In the previous issue of Conservation, The GCI Newsletter, we commemorated this tenth anniversary of the Getty Conservation Institute by taking a general retrospective look at the Institute's growth and development.

In this issue of Conservation, we examine some specific, selected highlights of the Institute's work in the four categories that encompass the GCI's efforts—objects and collections, archaeological sites and monuments, historic structures and cities, and public awareness and advocacy. These selections are not intended to provide a comprehensive view of the Institute's work but rather to offer a glimpse of the variety of endeavors undertaken by the staff.

The work described here reflects the range of the Institute's activities—from research on pollutants in museums and seismic mitigation measures for objects, to courses on conservation for archaeologists and the development of environmental monitoring stations. The scope of the Institute's work is equally broad, encompassing California colonial adobes, bas-reliefs in Benin, Chinese Buddhist shrines, and a historic city in Ecuador.

Because what can be defined as cultural heritage is broad and diverse, so too must be the efforts to preserve and protect it.
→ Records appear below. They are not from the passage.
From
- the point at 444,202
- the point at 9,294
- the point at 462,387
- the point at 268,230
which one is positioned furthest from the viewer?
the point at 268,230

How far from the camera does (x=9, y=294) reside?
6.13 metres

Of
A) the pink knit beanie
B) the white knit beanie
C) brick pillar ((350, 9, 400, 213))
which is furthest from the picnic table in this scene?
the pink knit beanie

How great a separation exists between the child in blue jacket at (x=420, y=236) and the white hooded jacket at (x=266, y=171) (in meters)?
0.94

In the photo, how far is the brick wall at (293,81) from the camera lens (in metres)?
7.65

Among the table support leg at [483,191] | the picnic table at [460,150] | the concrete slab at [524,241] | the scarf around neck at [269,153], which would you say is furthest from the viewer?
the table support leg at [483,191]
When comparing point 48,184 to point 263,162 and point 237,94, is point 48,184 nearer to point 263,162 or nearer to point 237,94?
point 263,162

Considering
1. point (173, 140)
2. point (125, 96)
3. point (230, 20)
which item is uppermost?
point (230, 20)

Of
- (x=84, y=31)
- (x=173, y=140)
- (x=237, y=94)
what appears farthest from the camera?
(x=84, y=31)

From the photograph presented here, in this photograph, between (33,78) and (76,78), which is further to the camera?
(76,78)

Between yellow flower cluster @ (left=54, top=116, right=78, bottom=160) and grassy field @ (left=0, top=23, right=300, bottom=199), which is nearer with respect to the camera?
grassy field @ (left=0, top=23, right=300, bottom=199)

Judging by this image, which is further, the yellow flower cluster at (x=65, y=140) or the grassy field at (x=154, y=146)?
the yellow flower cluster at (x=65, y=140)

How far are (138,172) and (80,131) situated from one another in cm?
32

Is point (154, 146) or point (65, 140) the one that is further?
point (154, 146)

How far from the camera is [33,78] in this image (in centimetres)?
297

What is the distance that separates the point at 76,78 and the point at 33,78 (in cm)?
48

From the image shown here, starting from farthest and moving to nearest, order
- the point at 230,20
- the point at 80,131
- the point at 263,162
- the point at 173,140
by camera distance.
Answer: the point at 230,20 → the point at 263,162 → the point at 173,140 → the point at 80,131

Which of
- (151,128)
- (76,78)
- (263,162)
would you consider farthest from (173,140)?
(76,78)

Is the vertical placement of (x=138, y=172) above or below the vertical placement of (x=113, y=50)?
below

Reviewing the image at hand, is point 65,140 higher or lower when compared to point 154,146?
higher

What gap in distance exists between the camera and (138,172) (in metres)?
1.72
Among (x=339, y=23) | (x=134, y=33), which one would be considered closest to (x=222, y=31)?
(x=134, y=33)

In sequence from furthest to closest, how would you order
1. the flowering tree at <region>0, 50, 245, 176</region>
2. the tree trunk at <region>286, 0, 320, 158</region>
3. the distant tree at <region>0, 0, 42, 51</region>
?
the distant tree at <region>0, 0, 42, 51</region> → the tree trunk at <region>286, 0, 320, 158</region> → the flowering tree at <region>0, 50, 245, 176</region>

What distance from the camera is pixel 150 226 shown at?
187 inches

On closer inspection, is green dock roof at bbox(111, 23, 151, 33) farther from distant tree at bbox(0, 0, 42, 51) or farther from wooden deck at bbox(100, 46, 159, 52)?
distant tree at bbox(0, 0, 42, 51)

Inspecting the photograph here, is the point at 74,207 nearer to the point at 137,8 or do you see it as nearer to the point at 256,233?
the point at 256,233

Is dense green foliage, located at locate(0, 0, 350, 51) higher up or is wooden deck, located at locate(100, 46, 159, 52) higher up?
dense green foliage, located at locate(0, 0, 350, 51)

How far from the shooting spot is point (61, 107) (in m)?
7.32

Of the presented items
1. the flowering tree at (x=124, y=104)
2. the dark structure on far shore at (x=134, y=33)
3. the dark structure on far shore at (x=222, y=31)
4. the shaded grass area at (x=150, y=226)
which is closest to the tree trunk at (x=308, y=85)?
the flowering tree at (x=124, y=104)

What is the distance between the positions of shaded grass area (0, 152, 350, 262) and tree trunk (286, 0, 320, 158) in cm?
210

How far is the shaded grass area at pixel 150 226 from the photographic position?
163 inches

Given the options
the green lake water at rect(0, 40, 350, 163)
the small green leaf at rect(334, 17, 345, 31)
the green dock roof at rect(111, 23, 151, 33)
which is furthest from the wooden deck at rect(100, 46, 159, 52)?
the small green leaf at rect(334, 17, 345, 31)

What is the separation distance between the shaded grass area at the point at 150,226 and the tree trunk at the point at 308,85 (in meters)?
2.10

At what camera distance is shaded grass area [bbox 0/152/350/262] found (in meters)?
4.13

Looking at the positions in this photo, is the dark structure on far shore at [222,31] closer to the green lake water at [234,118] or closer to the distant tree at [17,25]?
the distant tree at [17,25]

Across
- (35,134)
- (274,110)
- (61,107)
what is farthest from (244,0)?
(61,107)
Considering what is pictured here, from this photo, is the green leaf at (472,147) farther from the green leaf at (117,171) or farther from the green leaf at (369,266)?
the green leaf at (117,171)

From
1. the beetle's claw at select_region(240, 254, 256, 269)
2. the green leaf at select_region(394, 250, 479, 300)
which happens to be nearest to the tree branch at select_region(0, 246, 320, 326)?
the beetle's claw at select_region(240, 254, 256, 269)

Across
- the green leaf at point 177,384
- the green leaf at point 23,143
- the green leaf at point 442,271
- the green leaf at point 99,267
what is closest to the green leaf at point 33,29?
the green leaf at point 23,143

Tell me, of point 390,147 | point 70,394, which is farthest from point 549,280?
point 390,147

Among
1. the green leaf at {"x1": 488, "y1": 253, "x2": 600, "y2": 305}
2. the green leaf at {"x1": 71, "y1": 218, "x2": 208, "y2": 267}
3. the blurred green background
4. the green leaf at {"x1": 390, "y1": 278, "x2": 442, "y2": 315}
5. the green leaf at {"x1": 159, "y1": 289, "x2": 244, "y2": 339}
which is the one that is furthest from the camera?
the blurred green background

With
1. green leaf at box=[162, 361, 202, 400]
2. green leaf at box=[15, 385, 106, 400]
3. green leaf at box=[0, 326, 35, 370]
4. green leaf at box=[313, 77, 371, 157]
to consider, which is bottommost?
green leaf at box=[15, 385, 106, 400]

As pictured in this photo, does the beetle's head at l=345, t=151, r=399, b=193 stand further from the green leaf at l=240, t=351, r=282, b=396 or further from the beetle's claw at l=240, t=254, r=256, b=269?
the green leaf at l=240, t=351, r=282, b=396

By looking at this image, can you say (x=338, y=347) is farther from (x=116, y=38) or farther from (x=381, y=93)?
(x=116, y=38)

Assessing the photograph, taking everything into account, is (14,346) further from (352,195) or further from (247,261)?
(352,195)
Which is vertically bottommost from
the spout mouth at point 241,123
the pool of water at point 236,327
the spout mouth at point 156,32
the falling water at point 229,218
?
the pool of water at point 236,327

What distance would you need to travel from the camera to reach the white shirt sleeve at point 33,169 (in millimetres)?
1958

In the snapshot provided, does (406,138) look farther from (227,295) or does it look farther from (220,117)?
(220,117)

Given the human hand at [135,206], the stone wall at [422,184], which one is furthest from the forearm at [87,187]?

In the next ten years, those who labor directly on conservation's behalf will be increasingly dependent on public awareness, for only with broad public support will the resources be available to preseve our wealth of heritage. One of the great challenges for the conservation profession in the years ahead is acquiring the skills of advocacy in the pursuit of its mandate. Creating a larger constituency for its work in ways that educate and excite is critical, if even a portion of what has been left to us is to survive.

Ultimately the preservation of cultural heritage is the responsibility of all of us—for we all draw inspiration, understanding, and a sense of identity from its presence. This heritage constitutes a series of landmarks in the evolution of civilization, and its loss obscures the road humanity has traveled through time. It is important to us—and to those who follow us—that the path our cultural heritage represents remain forever in view.

It is our collective memory that is at stake.